Lisa Täger will aber weitermachen. Sich wieder diesen extremen Situationen aussetzen, weil sie dadurch helfen kann. Ganz praktisch. Sie beruhigt, fragt, wie viele Menschen an Bord sind und gibt ihre Koordinaten an die jeweilige Küstenwache des Landes weiter, damit die Menschen gerettet werden.
Smartphones helfen bei der Koordinatenübertragung. Doch vor allem in Marokko wird den Leuten vom Militär oft ihr Hab und Gut beschlagnahmt. Deswegen hat ihre Organisation einen Aufruf gestartet, alte Smartphones zu spenden, damit sie sie in Marokko verteilen und die Menschen so in Notlagen einfacher ihre Positionen durchgeben können.
"Ich glaube es ist auch einfach wichtig für die Menschen zu wissen: Es gibt auch in Europa Solidarität ihnen gegenüber, weil sie natürlich durch dieses ganze Grenzregime so niedergeschmettert sind. Ich mein, da werden Rollstühle geschoben auf dem Balkan und vor denen wird Stacheldraht hochgezogen. Was sollen die denn von uns halten? Und deswegen ist es glaube ich auch wichtig für die zu wissen, wir haben auch Solidaritätsbewegungen in Europa von Europäern, Europäerinnen."
Gemeinsame Zukunft Europas
Erst kürzlich erhielt Lisa ein Gruppenfoto per Whatsapp von Syrern, die Grüße ans Alarmtelefon gesendet haben. Ein gutes Gefühl, sagt die 27-Jährige, gerade wenn es darum geht, eine gemeinsame Zukunft in Europa aufzubauen.
Wenn es nach ihr ginge, sollten alle dort hin können, wohin sie wollen, genauso wie sie es auch kann. Auf europäischer Ebene müsse es dann einen solidarischen Finanzausgleich geben, so die Studierende. Den Vorwurf, sie sei naiv, kenne sie natürlich.
"Also es ist nicht so, dass ich sage, das wird alles ne rosige Zukunft. Ich glaub schon, dass Probleme auftreten werden und dass wir die dann auch angehen müssen. Aber ich sage - diese Herausforderung nehme ich an und das ist eine bessere Alternative als Menschen auszusperren. Ich kann doch nicht irgendwie versuchen hier meine goldene Insel aufrecht zu erhalten, während andere Menschen um ihr Leben kämpfen und bei uns anklopfen und wir sagen: Es kommt hier keiner mehr rein. Das geht nicht."

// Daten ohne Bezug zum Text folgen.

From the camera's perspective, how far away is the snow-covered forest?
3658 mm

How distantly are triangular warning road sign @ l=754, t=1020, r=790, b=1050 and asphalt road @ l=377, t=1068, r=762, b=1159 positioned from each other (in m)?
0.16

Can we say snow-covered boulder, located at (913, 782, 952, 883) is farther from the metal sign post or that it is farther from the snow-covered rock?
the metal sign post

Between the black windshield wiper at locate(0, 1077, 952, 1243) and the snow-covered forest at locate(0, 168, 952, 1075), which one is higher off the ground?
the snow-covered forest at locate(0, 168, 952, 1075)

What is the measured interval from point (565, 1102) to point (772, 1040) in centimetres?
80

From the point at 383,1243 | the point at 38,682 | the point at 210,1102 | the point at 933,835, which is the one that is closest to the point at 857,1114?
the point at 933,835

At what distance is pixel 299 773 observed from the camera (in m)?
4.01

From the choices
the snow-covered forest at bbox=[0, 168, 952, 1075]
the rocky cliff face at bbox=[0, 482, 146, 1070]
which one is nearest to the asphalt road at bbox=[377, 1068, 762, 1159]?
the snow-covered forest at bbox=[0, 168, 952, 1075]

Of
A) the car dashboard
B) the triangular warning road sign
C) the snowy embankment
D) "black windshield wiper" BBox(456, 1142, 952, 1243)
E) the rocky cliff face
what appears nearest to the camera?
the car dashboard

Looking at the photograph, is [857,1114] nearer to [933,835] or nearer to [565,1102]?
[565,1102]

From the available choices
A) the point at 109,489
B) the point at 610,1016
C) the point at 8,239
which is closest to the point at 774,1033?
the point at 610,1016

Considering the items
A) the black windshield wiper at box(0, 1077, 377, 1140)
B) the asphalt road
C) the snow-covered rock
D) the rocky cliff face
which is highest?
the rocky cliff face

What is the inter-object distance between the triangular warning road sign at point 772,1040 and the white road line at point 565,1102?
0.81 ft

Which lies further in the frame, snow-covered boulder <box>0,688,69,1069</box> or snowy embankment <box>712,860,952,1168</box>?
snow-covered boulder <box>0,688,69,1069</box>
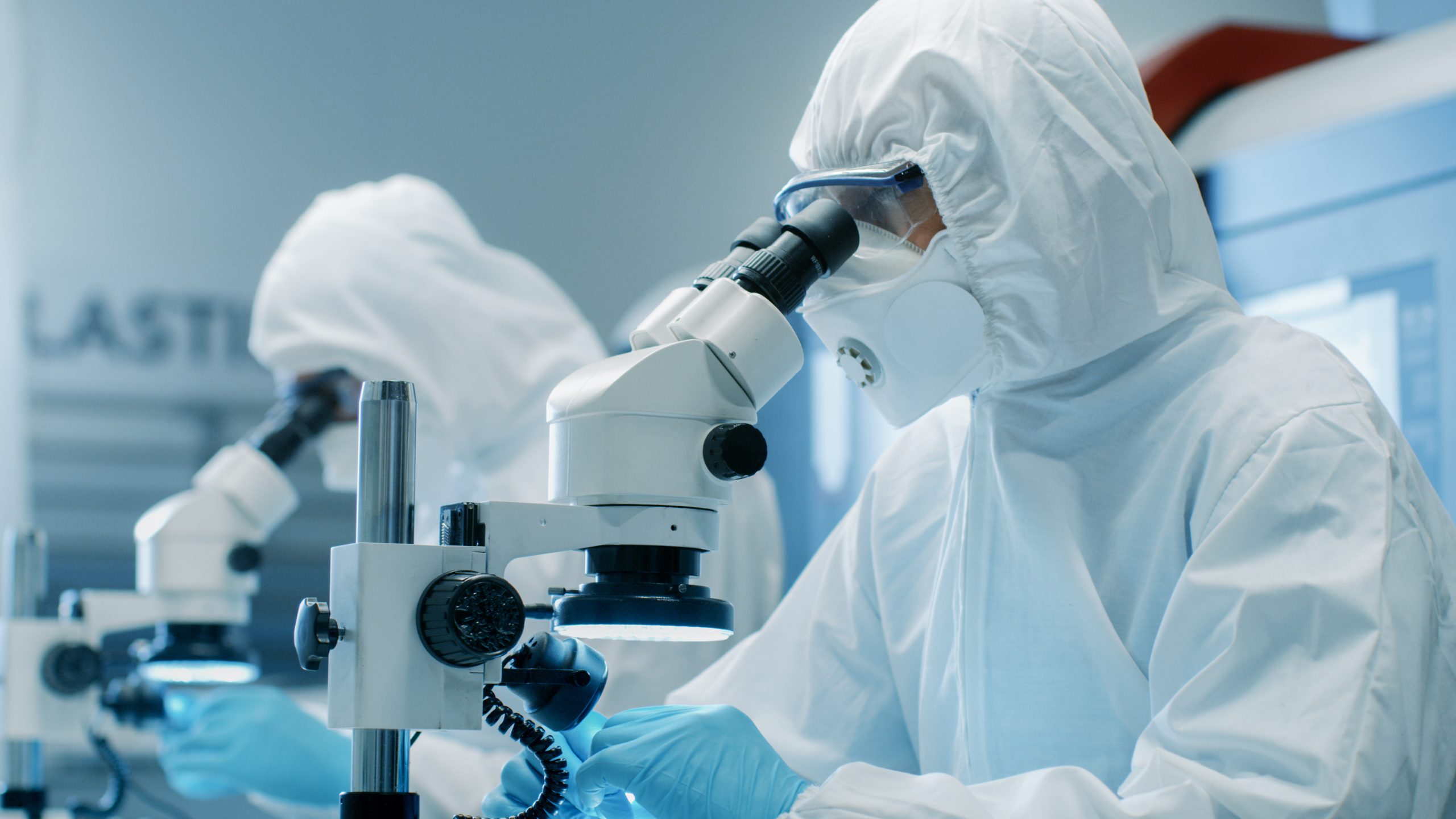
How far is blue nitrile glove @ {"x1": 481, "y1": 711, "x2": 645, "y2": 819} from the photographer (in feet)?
2.97

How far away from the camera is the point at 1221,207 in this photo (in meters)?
1.80

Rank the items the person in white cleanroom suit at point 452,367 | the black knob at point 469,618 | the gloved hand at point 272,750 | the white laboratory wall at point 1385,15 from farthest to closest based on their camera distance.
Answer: the white laboratory wall at point 1385,15 < the person in white cleanroom suit at point 452,367 < the gloved hand at point 272,750 < the black knob at point 469,618

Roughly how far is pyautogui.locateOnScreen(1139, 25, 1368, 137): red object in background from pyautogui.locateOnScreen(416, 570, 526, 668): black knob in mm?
1436

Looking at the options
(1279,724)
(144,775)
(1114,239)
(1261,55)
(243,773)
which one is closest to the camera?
(1279,724)

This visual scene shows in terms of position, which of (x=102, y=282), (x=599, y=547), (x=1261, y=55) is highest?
(x=1261, y=55)

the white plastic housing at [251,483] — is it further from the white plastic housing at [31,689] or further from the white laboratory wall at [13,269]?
the white laboratory wall at [13,269]

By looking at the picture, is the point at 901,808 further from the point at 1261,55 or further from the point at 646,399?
the point at 1261,55

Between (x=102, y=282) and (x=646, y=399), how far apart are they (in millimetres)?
2173

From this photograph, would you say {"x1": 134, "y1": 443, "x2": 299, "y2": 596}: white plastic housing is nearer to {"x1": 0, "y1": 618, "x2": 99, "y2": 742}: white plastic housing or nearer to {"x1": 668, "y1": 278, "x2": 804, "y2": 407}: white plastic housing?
{"x1": 0, "y1": 618, "x2": 99, "y2": 742}: white plastic housing

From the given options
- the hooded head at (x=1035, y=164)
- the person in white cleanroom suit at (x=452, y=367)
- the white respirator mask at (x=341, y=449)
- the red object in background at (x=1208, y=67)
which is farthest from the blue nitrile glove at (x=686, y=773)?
the red object in background at (x=1208, y=67)

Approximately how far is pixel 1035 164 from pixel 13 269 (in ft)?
7.74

Mittlerweile ist "Watch the Med" sowohl bei den Küstenwachen als auch bei Organisationen wie dem UN-Flüchtlings-Hilfswerk bekannt. Mit den Massen an Daten, die "Watch the Med" im Laufe der Zeit gesammelt hat, wollen sie auch politisch etwas bewegen.
"Dadurch, dass man sagen kann, wir existieren jetzt seit einem Jahr, wir haben ungefähr um die 700 Boote begleitet - das sind Zahlen. Und mittlerweile kennen auch Politiker das 'Watch the Med'-Alarmtelefon, wo wir halt wirklich eine Art Druckmittel haben und nicht die naive linke Zelle irgendwo sind. Sondern diese Zahlen helfen uns, eine politische Stimme zu haben."